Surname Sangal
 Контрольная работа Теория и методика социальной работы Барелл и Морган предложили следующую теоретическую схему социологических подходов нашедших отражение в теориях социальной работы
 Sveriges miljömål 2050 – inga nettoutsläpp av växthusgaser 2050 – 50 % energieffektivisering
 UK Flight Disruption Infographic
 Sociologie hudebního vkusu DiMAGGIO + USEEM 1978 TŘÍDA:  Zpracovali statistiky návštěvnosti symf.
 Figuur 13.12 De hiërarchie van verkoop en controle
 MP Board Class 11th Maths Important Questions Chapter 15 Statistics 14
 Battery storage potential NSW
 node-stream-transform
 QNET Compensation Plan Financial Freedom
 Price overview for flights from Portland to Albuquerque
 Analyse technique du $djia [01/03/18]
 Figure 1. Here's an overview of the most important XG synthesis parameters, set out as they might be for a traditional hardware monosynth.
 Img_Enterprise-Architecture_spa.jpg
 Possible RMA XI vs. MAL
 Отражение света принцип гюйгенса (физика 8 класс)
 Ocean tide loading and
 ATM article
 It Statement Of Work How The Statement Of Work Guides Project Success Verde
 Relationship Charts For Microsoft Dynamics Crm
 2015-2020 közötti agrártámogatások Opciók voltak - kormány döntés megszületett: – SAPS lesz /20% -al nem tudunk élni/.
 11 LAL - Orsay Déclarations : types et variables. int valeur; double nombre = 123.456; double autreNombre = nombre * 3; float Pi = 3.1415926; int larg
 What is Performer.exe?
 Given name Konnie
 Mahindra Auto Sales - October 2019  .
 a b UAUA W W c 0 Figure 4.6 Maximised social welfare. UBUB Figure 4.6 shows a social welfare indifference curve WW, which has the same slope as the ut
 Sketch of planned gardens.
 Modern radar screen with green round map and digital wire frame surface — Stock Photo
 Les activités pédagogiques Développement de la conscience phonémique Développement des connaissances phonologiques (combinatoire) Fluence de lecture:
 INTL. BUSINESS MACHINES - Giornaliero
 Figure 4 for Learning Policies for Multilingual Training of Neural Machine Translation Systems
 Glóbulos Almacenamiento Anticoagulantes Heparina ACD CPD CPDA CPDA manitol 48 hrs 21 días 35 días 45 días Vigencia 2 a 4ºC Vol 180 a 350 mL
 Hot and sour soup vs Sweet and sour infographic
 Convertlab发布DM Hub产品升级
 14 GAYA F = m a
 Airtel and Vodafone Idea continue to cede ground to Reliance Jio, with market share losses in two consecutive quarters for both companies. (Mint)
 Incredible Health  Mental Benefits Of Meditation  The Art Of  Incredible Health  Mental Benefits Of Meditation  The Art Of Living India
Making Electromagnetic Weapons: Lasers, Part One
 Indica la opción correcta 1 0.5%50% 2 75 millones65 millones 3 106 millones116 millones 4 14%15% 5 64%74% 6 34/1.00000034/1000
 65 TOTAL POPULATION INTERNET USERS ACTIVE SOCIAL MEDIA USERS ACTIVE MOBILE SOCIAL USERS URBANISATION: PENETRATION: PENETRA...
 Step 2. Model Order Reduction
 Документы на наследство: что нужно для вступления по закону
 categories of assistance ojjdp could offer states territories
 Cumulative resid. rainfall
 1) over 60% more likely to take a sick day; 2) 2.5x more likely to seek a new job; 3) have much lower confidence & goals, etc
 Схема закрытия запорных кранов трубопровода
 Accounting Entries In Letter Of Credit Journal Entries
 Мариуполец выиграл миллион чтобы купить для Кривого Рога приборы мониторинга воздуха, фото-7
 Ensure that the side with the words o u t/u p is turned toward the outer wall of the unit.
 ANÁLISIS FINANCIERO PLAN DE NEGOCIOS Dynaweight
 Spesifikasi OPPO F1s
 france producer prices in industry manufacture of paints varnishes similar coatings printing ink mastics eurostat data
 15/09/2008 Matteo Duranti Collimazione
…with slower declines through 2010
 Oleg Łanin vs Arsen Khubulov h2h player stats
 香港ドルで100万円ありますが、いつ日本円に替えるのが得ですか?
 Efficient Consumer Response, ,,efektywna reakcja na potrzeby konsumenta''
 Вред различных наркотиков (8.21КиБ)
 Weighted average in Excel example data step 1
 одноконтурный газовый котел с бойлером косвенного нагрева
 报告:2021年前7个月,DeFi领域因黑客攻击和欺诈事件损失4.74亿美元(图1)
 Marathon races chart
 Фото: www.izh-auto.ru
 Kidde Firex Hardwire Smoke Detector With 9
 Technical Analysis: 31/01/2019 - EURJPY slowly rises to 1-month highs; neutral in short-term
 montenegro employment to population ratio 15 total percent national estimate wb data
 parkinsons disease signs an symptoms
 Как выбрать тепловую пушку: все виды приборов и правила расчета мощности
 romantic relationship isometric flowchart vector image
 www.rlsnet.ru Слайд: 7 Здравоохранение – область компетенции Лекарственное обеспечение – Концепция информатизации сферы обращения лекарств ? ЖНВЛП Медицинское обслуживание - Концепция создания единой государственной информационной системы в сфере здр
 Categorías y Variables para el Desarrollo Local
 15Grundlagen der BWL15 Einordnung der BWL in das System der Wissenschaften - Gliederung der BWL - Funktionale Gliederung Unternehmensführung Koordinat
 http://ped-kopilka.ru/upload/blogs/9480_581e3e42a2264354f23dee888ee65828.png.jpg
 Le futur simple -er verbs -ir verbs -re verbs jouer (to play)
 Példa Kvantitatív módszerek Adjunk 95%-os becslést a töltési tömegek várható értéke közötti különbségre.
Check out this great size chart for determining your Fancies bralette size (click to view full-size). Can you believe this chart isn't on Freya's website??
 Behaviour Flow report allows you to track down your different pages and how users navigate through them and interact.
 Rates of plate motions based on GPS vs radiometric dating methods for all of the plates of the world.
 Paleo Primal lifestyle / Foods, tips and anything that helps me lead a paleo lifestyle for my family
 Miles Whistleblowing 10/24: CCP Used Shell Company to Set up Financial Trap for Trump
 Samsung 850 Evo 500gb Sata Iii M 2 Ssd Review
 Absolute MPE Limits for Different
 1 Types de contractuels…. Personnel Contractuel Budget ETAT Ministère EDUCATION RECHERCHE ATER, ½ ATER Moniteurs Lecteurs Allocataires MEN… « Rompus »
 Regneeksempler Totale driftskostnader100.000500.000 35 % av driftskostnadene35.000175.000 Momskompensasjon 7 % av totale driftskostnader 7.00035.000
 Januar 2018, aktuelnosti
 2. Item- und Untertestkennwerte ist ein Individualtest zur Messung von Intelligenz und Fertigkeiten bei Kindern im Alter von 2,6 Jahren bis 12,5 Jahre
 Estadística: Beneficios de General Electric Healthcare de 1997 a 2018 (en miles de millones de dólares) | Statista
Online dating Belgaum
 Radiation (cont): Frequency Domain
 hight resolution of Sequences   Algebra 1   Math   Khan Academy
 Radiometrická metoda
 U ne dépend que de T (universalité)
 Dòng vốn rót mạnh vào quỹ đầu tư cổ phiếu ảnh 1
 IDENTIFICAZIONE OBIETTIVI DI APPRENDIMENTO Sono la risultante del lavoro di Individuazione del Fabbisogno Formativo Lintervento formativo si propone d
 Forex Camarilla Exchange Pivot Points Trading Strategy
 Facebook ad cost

*What this task involves*
Restate word for word the lines of the data above, starting at the line containing "Spesifikasi OPPO F1s" and ending at the line containing "Rates of plate", both included, and nothing more.

*Finished task*
 Spesifikasi OPPO F1s
 france producer prices in industry manufacture of paints varnishes similar coatings printing ink mastics eurostat data
 15/09/2008 Matteo Duranti Collimazione
…with slower declines through 2010
 Oleg Łanin vs Arsen Khubulov h2h player stats
 香港ドルで100万円ありますが、いつ日本円に替えるのが得ですか?
 Efficient Consumer Response, ,,efektywna reakcja na potrzeby konsumenta''
 Вред различных наркотиков (8.21КиБ)
 Weighted average in Excel example data step 1
 одноконтурный газовый котел с бойлером косвенного нагрева
 报告:2021年前7个月,DeFi领域因黑客攻击和欺诈事件损失4.74亿美元(图1)
 Marathon races chart
 Фото: www.izh-auto.ru
 Kidde Firex Hardwire Smoke Detector With 9
 Technical Analysis: 31/01/2019 - EURJPY slowly rises to 1-month highs; neutral in short-term
 montenegro employment to population ratio 15 total percent national estimate wb data
 parkinsons disease signs an symptoms
 Как выбрать тепловую пушку: все виды приборов и правила расчета мощности
 romantic relationship isometric flowchart vector image
 www.rlsnet.ru Слайд: 7 Здравоохранение – область компетенции Лекарственное обеспечение – Концепция информатизации сферы обращения лекарств ? ЖНВЛП Медицинское обслуживание - Концепция создания единой государственной информационной системы в сфере здр
 Categorías y Variables para el Desarrollo Local
 15Grundlagen der BWL15 Einordnung der BWL in das System der Wissenschaften - Gliederung der BWL - Funktionale Gliederung Unternehmensführung Koordinat
 http://ped-kopilka.ru/upload/blogs/9480_581e3e42a2264354f23dee888ee65828.png.jpg
 Le futur simple -er verbs -ir verbs -re verbs jouer (to play)
 Példa Kvantitatív módszerek Adjunk 95%-os becslést a töltési tömegek várható értéke közötti különbségre.
Check out this great size chart for determining your Fancies bralette size (click to view full-size). Can you believe this chart isn't on Freya's website??
 Behaviour Flow report allows you to track down your different pages and how users navigate through them and interact.
 Rates of plate motions based on GPS vs radiometric dating methods for all of the plates of the world.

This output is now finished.